C’est aussi en regions voisines des terres desertiques, que ces ruines antiques abondent le plus. Si l’on voulait se donner la peine de les exhumer, -ne fut-ce que Afin de remettre au jour les titres en latinite en Afrique, -on pourrait etre etonne du foisonnement de ces villes et quelquefois de leur beaute. M. Andre Servier sait tout i  fait bien i§a. Mais il va plus loin i  nouveau.

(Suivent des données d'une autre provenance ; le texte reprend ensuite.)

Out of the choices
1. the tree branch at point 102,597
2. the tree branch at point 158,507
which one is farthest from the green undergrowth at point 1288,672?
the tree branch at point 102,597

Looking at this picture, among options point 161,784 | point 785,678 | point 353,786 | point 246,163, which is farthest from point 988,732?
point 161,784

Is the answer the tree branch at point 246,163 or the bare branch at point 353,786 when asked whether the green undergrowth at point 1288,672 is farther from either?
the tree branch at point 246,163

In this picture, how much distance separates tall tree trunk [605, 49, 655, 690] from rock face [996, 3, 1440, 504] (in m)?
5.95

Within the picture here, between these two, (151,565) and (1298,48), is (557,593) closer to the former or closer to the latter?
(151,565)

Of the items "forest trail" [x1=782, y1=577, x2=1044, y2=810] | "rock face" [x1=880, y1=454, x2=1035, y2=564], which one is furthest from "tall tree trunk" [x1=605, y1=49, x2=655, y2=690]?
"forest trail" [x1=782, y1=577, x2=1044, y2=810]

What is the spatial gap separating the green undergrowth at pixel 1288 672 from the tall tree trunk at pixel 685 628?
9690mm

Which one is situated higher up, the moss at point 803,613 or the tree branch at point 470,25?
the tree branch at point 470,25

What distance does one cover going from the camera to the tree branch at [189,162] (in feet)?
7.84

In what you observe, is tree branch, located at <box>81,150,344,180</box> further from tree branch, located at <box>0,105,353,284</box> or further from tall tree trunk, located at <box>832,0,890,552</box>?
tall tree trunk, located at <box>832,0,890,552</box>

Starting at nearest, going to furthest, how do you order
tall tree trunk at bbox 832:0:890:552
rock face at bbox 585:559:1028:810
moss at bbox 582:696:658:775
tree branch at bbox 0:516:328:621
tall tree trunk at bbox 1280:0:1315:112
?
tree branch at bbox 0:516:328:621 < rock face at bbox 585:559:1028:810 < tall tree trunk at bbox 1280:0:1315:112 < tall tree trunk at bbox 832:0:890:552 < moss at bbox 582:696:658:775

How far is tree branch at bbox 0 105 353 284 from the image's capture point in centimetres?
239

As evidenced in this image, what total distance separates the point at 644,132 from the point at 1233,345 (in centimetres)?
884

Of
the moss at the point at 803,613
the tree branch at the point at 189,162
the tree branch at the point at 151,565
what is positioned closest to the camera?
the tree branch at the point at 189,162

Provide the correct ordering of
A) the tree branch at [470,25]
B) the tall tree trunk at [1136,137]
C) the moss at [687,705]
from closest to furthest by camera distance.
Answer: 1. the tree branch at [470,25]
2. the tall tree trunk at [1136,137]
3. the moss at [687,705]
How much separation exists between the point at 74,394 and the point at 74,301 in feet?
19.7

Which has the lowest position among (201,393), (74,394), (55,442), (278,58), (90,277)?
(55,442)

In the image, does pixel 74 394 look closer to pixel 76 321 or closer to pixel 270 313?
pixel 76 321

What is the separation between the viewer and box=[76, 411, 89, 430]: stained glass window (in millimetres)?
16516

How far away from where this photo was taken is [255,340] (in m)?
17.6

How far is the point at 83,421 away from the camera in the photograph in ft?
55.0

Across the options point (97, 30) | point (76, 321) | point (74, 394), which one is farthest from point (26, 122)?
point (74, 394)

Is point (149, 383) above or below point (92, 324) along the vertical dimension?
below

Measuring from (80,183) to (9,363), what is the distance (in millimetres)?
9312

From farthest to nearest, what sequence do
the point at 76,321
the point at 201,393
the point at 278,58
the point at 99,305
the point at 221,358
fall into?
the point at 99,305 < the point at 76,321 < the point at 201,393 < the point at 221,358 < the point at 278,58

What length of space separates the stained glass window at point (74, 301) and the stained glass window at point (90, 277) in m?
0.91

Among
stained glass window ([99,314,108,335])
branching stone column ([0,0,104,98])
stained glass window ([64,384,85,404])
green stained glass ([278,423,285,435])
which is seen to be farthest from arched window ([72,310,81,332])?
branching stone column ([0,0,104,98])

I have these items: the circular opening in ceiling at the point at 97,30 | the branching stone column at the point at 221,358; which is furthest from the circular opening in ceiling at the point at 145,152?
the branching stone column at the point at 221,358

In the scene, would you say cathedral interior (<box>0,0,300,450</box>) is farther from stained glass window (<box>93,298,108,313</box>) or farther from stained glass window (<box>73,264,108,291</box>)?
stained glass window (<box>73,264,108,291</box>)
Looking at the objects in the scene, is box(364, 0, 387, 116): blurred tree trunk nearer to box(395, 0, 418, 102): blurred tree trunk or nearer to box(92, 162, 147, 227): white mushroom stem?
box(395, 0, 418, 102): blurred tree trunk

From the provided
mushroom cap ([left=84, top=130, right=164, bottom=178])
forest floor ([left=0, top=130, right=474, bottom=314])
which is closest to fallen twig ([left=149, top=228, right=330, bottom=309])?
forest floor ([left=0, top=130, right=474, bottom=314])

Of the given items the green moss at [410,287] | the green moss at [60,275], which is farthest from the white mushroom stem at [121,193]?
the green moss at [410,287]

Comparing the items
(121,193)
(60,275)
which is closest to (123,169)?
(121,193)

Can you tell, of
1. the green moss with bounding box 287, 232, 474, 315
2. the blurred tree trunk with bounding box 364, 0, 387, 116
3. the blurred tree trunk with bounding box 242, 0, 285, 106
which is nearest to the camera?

Avec une patience et une minutie merveilleuse, il nous demontre scientifiquement que les Arabes n’ont jamais que dalle invente, que l’Islam, « secretion du cerveau arabe », n’a rien ajoute au vieil heritage de la civilisation greco-latine. Une science superficielle, seule, a pu accepter sans verification le prejuge chretien du Moyen-Age, qui attribuait a l’Islam les sciences et des philosophies grecques que la Chretiente ne connaissait plus. Plus tard, l’esprit sectaire a degote son benefice a confirmer et a propager votre erreur. En haine du christianisme, il a fallut Realiser honneur a l’Islam de cela est l’invention et, si l’on peut dire, la propriete personnelle des nos ancetres intellectuels. En prenant l’Islam depuis ses debuts jusqu’a nos journees, M. Andre Servier nous prouve, documents pose i  ci?te, que bien ce que nous croyons « arabe » ou « musulman », ou d’un terme encore plus vague, « oriental », en m?urs, les traditions et des coutumes africaines, dans l’art et le materiel d’une vie, -tout ce qui, c’est du latin qui s’ignore, ou qu’on ignore – c’est du Moyen-Age arriere ou depasse par nous, – une Moyen-Age que nous ne connaissons plus et que nous croyons naivement une invention de l’Islam.

L’unique composition des Arabes, c’est un religion. Or, cette religion est le principal obstacle entre eux et nous. Dans l’interet de notre bonne entente avec nos sujets musulmans, nous devons donc eviter soigneusement tout et cela peut fortifier chez eux le fanatisme religieux et, au contraire, favoriser la connaissance de bien ce qui peut nous rapprocher, – c’est-a-dire, surtout de des traditions communes. Nous devons, certes, respecter les religions des indigenes africains. Neanmoins, c’est une erreur politique grave que de nous apporter l’air d’etre plus musulmans qu’eux-memes et de nous prosterner mystiquement devant une forme de civilisation qui est reellement inferieure a la notre, qui est manifestement arrieree et retrograde. L’heure reste trop i  fond pour que nous continuions ces petits jeux de dilettantes ou d’impressionnistes affaisses. M. Andre Servier a devoile bien ceci avec autant de verite que d’autorite et d’a-propos. Les seules reserves que je ferais se reduisent a ceci : je n’ai gui?re un coup aussi robuste que lui dans le progres indefini et continu de l’humanite, – et je crains qu’il n’ait des illusions a l’egards des Turcs qui restent la tete de l’Islam et qui sont regardes, par des autres musulmans, comme des liberateurs potentiels. Mais bien ceci reste une question de mesure. Je veux bien croire au progres dans un certain sens et jusqu’a un certain point. Et je n’hesite point a accorder que les Turcs sont des plus sympathiques des Orientaux, jusqu’au jour ou nous-meme, par une imprevoyance et notre sottise, leur fourniront les moyens de redevenir pour nous des ennemis avec lesquels il faudra compter.